** Opening Exercise inputs block **

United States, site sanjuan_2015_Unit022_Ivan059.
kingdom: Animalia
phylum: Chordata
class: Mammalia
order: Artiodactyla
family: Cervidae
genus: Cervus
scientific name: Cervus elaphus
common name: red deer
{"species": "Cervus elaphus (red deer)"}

** Closing Exercise inputs block **

Return the data exactly. Include every record.

United States, site sanjuan_2015_Unit022_Ivan059.
kingdom: Animalia
phylum: Chordata
class: Mammalia
order: Artiodactyla
family: Cervidae
genus: Cervus
scientific name: Cervus elaphus
common name: red deer
{"species": "Cervus elaphus (red deer)"}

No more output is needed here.